Giuseppe, quant à lui, a connu Congdon avant que celui-ci ne rejoigne la Cascinazza. Originaire de Messine, il était étudiant en architecture à Milan et l’avait invité à venir parler à l’université, comme il l’avait fait avec Giovanni Testori. Lors de leur première rencontre, en 1982, Congdon était muni d’une feuille dactylographiée sur laquelle il avait noté sur la première ligne : « Que pourrais-je bien raconter à un jeune architecte ? ». Et sur la dernière ligne : « L’artiste prie en aimant les choses, parce qu’il les aime dans la douleur ». Ce fut le départ d’une amitié qui a accompagné Giuseppe tout au long de son parcours de moine. Congdon lui a écrit une carte lors de son entrée au monastère, une autre pour sa prise d’habit et une troisième pour sa profession solennelle. Il nous raconte : « Il avait pris mon père en sympathie, parce que – disait-il – il lui rappelait Igor Stravinsky qu’il avait connu quand il habitait à Venise. » Il se souvient : « Au début, quand je faisais le ménage et qu’il m’entendait dans les escaliers de son studio, il sortait pour me saluer et me remercier ».

SIMPLICITE CONQUISE
Giuseppe retire d’un classeur à “reliques” une coupure de la nécrologie écrite par don Giussani pour la mort du peintre. « Pour moi c’est le plus beau portrait qu’on n’ait jamais fait de Congdon ». Giussani écrit : « Les longues années de sa vie lui ont permis d’avoir conscience comme d’une chose normale que toute œuvre née des entrailles de sa créativité était un témoignage du Christ présent, pour soi et pour le monde. Nous sommes reconnaissants pour son amitié par laquelle, avec sa simplicité conquise, il nous a rappelé sans relâche que la beauté est, dans la mémoire de la mort et de la Résurrection du Christ, l’expression et l’introduction à la Vérité du réel ». Et Giuseppe d’ajouter : « J’ai vu de mes propres yeux la conquête de cette simplicité. Il avait des expressions d’amour-propre et d’égocentrisme d’artiste. Mais chaque fois, il demandait pardon et se reprenait. Mais la simplicité reconquise se réfère surtout à la profondeur de son regard. Une fois, je l’ai vu descendre en caleçon dans la cour, incrédule face à la beauté d’un crépuscule ». Et Giorgio rajoute : « J’ai conservé le petit mot qu’il m’a envoyé le jour même, en me demandant si je m’en étais aperçu. Il m’a écrit : “Jamais, je pense, ni en Inde, ni en Afrique, je n’ai contemplé un spectacle pareil, une grande vision céleste du crépuscule comme ce soir-là”. C’était la beauté ; le don de la beauté qui l’avait conquis. »
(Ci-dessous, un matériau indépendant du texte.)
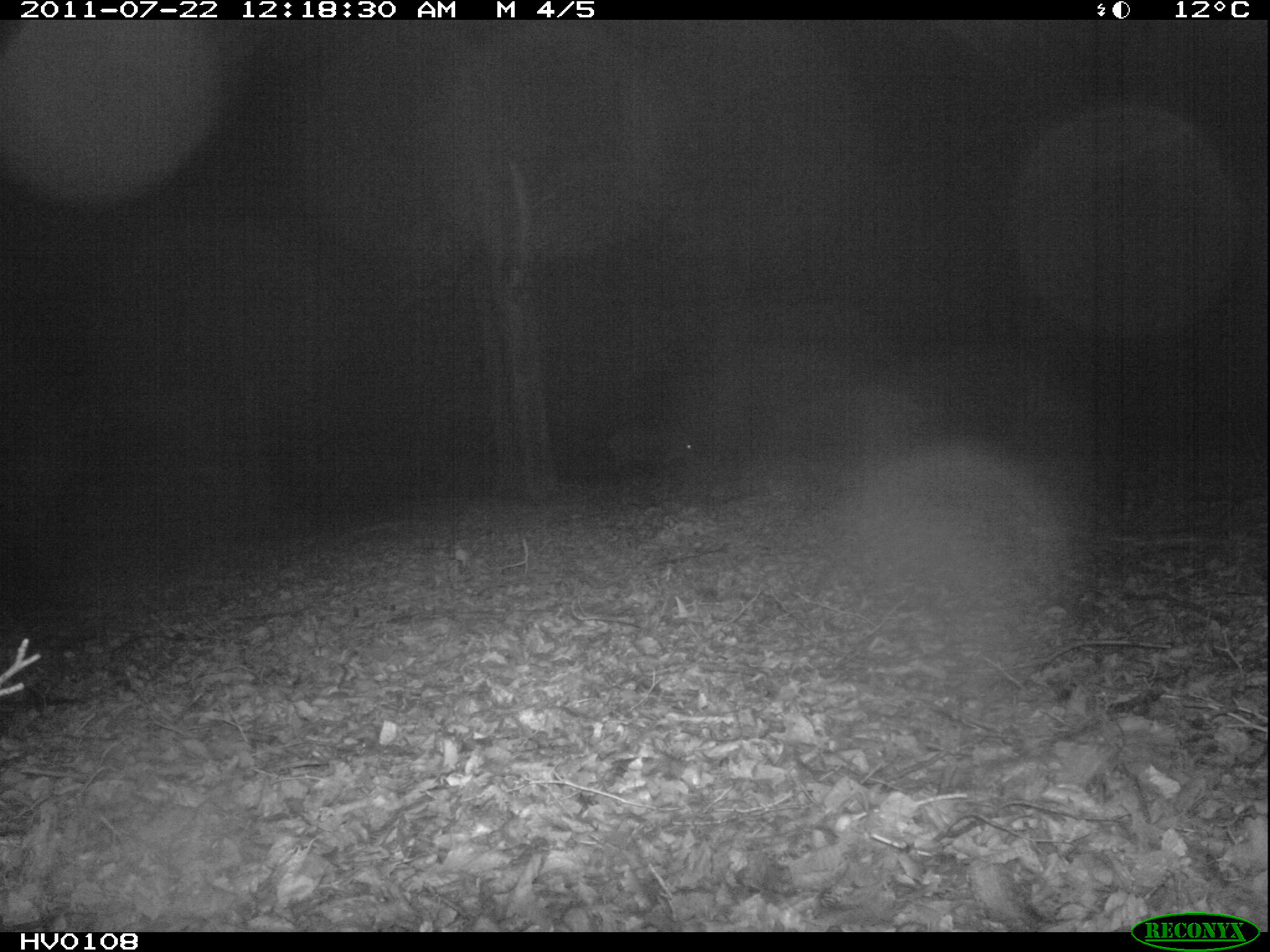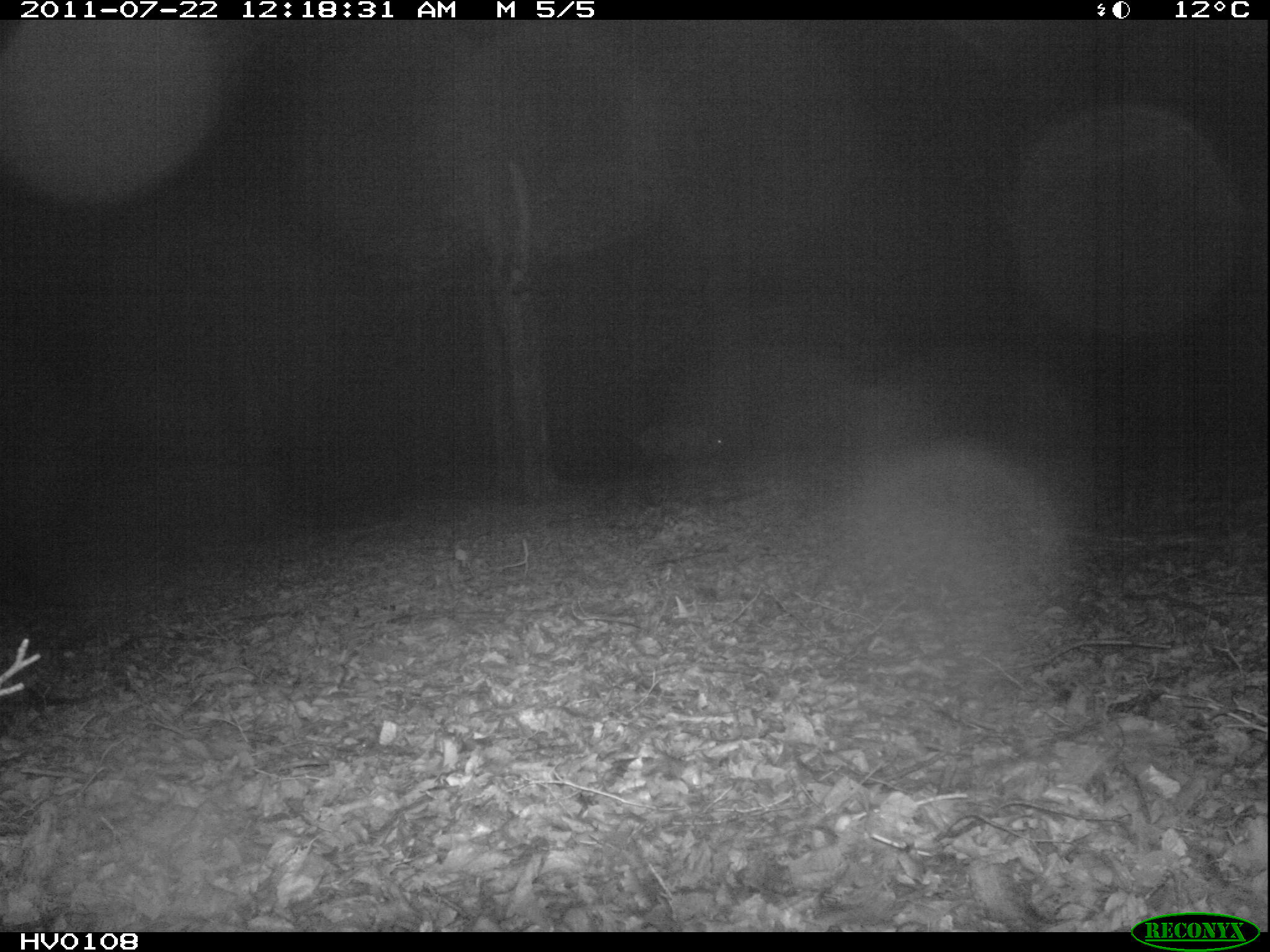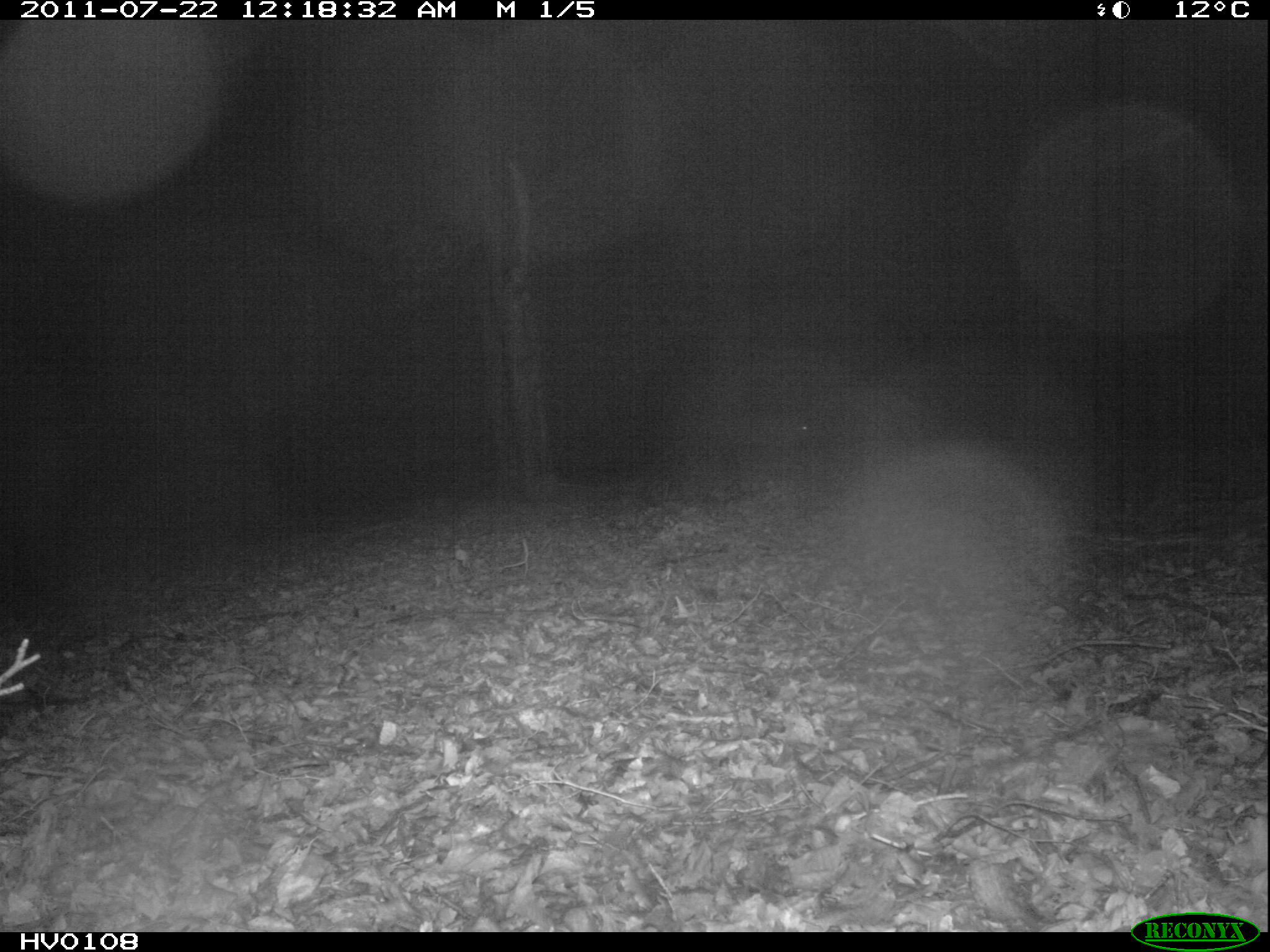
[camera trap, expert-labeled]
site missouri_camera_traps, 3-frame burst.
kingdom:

« REGARDE CE QUI TE REGARDE ! »
Giuseppe tente d’aller plus loin : « Ce qui me reste de lui c’est la leçon sur l’unité de notre vocation dans ce lieu, et la responsabilité historique qui échoit à chacun de nous ». Il sort une autre photocopie, le texte d’une conférence de Congdon à Abbiategrasso en 1982 : « La mort de ma vieille vie advint à Assise en 1959, et depuis ce moment, main dans ma main agonisante, Dieu m’a conduit pour me planter dans la plaine déserte de la Bassa Milanese. Uniquement à cause de mon “oui” désespéré, Dieu pouvait me placer dans le nombril de l’enfer ». Et Giuseppe continue : « Pour moi Bill a été la personne qui, avec don Giussani, m’a le mieux aidé à regarder ce lieu comme choisi par Dieu en vue d’une mission chargée d’histoire. Aujourd’hui, en pensant à lui, je suis rempli d’un sentiment de contrition qui me fait demander : “Suis-je en train de vivre avec le même sérieux que lui ?” »
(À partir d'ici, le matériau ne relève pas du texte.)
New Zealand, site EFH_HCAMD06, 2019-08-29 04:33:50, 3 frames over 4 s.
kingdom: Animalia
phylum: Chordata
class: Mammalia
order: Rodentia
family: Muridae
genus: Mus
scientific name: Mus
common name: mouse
Les trois moines admettent qu’ils ont du mal, même aujourd’hui, à regarder par la fenêtre sans penser aux tableaux de Congdon, « Je suis frappé de voir le champ sous un aspect différent selon que je l’observe du premier étage ou du second, et la perspective est réellement celle de ses œuvres », explique Giuseppe. « Encore aujourd’hui cela m’étonne ». « C’est le champ qui vient vers toi… », continue Giorgio en approchant sa main ouverte de son visage.

Le père Claudio parle de Francesco, un des derniers venus au monastère. « Je suis frappé par le fait qu’il ait attaché tant d’importance à l’histoire de Bill que lui a racontée le prieur, le père Sergio ». Il se réfère à une phrase prononcée par le peintre, il y a plus de trente ans : « Regarde ce qui te regarde ! Ce caillou… c’est le mont Thabor ». Un caillou comme lieu de la Transfiguration du Christ... Francesco écrit : « Je n’ai commencé à le connaitre qu’après mon entrée au monastère (18 ans après sa mort), mais il me témoigne que la méthode pour connaitre vraiment consiste à demeurer “petit” »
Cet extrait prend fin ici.